## Information shown
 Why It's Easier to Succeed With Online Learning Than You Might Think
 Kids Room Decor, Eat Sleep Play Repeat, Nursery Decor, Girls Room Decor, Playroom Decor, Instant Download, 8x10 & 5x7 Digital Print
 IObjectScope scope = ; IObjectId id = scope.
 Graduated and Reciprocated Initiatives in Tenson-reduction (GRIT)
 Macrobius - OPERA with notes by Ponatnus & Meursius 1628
...
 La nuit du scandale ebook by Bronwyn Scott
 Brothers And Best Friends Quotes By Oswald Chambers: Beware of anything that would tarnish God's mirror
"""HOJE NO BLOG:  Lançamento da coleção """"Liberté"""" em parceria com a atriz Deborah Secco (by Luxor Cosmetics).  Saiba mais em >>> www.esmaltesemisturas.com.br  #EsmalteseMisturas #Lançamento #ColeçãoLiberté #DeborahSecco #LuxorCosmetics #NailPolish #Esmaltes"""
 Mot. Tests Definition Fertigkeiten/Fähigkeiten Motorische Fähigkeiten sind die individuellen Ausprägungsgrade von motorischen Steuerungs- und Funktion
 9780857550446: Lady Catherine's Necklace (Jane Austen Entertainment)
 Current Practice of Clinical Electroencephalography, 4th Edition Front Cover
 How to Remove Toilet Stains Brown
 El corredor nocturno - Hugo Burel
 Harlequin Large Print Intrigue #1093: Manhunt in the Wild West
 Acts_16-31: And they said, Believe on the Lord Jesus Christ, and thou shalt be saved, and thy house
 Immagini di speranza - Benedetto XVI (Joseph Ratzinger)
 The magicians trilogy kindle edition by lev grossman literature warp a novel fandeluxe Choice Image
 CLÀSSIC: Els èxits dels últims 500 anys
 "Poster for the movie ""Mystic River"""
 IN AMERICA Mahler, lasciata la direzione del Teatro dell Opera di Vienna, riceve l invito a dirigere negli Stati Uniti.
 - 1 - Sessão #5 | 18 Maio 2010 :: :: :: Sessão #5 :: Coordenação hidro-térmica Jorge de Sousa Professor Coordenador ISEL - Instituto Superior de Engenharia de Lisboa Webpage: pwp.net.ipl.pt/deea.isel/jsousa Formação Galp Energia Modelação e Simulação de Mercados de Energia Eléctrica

## Work to complete
Go through the entries above and count the lines containing "Print". Give the number only.

## Expected output
2